Location
- 58 moo. 1, Chantanimit, Chantaburi, Thailand 22000
- Coordinates: 12°36′56″N 102°07′38″E﻿ / ﻿12.6155478°N 102.127187°E

Information
- Other name: LSCM
- Type: Private school
- Established: 1945
- Teaching staff: 90
- Enrollment: 1,500
- Color: White - Blue
- Website: http://www.lasalle.ac.th/

= La Salle Chantaburi (Mandapitak) School =

La Salle Chantaburi (Mandapitak) School (โรงเรียนลาซาลจันทบุรี(มารดาพิทักษ์)) is a Lasallian Roman Catholic coeducational school. It teaches kindergarten through secondary school. The school is located at 58 moo. 1, Chantanimit, Chantaburi, Thailand. It was opened in 1945. It has about 1500 students and about 90 teachers. White and blue are the school colors. Although it is a catholic school, only about 7-9% of the students are catholic.

==History==
At first in 1945, the school was named Mandapitak and accepted boys only in Primary Grades 1 to 4. On 17 May, the school was moved to 58 moo. 1, Chantanimit, Chantaburi, Thailand.

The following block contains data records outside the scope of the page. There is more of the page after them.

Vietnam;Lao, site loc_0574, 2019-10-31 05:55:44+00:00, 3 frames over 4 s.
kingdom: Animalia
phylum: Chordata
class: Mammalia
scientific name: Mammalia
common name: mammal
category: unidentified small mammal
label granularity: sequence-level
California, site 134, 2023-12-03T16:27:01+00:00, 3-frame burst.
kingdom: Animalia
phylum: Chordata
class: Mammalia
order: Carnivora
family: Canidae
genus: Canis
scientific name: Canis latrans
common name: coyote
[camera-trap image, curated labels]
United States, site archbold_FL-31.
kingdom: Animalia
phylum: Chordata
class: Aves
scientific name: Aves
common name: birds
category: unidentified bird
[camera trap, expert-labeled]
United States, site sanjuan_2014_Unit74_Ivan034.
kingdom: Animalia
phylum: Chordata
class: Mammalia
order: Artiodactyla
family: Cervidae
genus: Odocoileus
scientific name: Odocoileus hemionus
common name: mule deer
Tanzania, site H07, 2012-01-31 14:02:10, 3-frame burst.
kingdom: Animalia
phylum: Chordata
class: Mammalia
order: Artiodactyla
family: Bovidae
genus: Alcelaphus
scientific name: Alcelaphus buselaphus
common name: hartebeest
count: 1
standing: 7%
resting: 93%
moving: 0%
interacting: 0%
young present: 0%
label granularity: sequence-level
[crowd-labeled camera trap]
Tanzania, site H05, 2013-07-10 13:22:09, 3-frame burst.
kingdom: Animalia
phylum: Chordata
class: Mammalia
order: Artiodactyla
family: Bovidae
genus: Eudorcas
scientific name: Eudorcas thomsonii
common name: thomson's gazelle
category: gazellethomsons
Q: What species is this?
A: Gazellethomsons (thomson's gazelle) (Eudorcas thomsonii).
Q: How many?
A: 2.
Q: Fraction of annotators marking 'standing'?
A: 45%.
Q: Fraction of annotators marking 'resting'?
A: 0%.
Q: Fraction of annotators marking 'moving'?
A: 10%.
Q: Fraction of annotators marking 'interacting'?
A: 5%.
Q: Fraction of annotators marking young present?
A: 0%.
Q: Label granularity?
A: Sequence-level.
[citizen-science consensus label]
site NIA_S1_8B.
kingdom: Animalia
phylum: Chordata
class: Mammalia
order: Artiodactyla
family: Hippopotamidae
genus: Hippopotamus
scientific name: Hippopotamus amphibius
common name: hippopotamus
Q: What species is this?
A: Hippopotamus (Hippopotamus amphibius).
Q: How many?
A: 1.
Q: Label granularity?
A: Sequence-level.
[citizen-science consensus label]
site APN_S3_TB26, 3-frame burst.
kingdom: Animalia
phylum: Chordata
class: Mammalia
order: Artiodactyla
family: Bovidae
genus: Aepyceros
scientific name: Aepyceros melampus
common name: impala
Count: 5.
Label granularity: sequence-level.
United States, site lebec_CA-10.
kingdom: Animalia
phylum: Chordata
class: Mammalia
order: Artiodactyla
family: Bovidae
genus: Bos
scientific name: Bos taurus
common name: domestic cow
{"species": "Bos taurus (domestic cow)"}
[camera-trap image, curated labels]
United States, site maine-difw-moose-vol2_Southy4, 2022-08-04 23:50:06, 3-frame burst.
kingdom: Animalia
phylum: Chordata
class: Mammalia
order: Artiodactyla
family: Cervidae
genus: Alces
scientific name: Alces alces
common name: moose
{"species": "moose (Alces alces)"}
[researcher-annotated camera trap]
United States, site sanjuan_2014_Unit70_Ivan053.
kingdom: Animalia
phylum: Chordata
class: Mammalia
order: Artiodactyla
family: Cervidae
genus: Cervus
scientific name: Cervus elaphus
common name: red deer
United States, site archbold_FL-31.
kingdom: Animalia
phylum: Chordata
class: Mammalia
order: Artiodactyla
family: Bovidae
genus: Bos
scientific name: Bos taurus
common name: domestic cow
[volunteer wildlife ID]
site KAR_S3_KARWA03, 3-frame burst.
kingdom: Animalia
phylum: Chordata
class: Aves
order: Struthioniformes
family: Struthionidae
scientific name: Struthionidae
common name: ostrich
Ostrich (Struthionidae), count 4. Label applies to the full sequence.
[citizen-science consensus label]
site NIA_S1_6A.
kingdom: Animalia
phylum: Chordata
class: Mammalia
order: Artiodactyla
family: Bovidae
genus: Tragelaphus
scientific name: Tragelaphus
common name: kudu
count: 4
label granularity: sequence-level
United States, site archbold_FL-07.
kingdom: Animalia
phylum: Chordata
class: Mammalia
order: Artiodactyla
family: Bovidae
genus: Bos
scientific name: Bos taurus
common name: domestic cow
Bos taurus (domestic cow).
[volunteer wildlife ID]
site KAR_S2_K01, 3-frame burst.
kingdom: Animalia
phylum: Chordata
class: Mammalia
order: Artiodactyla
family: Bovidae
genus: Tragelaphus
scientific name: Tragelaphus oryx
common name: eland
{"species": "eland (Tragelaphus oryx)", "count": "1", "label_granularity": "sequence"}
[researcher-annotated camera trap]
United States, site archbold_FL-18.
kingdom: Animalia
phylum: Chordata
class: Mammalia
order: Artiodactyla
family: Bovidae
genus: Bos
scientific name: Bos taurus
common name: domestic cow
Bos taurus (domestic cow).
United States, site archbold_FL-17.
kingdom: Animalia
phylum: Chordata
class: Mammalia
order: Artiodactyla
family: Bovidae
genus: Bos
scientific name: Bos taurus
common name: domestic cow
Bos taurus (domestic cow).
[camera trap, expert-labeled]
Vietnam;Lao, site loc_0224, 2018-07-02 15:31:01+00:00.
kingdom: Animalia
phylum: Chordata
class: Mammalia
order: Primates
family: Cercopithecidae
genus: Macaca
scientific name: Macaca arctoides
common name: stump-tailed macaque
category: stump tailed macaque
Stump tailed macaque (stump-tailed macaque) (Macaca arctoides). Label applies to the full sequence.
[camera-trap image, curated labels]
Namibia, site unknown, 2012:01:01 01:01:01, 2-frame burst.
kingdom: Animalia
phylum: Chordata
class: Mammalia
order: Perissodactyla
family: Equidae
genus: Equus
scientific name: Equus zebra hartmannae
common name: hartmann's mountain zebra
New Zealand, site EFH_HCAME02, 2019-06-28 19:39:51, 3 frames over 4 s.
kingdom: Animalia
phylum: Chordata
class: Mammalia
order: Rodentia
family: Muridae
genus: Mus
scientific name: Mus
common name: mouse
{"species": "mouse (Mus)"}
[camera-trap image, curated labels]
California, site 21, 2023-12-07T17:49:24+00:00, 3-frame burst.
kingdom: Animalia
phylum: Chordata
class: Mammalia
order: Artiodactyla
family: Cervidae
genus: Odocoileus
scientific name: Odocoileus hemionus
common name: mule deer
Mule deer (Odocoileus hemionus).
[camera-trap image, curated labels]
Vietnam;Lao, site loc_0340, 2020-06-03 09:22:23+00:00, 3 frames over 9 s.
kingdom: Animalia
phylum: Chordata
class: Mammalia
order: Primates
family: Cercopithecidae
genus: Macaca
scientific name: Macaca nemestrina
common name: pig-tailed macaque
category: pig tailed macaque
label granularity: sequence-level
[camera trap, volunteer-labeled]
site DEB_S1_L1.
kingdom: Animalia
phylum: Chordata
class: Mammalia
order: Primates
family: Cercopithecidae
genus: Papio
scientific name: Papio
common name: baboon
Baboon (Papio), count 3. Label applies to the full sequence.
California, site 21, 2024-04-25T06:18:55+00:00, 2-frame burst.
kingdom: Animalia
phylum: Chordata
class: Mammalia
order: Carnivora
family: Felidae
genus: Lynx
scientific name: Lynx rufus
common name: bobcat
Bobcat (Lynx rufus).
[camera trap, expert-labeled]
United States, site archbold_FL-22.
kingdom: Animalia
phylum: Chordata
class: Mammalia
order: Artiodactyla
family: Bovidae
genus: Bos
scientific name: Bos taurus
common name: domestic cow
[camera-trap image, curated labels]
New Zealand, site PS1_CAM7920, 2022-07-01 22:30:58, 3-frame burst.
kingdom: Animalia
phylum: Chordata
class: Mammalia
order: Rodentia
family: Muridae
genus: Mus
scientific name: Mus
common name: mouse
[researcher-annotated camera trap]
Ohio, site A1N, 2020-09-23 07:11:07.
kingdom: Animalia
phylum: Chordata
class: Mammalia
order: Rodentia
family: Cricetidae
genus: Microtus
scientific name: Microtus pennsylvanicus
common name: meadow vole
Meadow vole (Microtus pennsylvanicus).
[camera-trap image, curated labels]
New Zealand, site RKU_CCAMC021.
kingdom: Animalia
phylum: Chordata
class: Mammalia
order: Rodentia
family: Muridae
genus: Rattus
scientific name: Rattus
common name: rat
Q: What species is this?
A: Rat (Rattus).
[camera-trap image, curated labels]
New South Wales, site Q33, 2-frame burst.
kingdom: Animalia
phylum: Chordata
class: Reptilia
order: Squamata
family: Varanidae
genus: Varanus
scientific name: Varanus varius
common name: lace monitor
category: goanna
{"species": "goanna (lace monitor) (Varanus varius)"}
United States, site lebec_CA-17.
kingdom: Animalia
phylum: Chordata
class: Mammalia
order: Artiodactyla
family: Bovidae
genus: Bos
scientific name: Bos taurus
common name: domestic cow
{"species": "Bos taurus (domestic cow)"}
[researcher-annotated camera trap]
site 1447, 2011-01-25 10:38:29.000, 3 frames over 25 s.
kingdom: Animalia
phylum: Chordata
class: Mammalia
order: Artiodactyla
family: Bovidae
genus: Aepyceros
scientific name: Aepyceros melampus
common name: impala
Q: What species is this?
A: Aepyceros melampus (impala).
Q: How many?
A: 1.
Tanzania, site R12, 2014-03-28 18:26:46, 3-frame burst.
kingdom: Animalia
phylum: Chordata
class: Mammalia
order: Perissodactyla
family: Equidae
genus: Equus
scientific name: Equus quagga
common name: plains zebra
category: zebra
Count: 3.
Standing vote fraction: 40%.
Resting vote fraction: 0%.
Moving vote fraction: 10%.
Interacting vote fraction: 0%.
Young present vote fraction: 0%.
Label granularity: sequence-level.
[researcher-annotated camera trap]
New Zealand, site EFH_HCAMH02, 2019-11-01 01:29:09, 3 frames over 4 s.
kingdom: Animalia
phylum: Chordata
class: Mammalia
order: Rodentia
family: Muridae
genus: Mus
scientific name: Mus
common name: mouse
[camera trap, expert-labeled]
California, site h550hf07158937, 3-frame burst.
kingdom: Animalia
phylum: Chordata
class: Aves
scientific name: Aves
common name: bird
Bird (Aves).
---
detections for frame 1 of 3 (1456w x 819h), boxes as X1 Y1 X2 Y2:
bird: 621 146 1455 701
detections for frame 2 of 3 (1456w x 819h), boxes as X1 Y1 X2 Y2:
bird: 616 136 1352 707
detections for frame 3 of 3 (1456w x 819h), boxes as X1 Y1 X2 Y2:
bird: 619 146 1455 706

The first school building has 3 floors, 15 classrooms and is administrated by the De La Salle Brothers. In 1977, they changed the name to La Salle Chantaburi (Mandapitak) School.

Later on, the school began kindergarten classes and built a dormitory for scholarship students who had trouble getting to school. The
school set up an alumni club on 19 June 1994, and they also donated money to build school name plaque for their school. Afterwards, the school expanded to teach grades 10 to 12, constructed the De La Salle Brother's home, and built a new basketball stadium with donations from alumni. After that, the school improved the toilets, canteen, school building, park, added computer subjects, and constructed a new kindergarten building.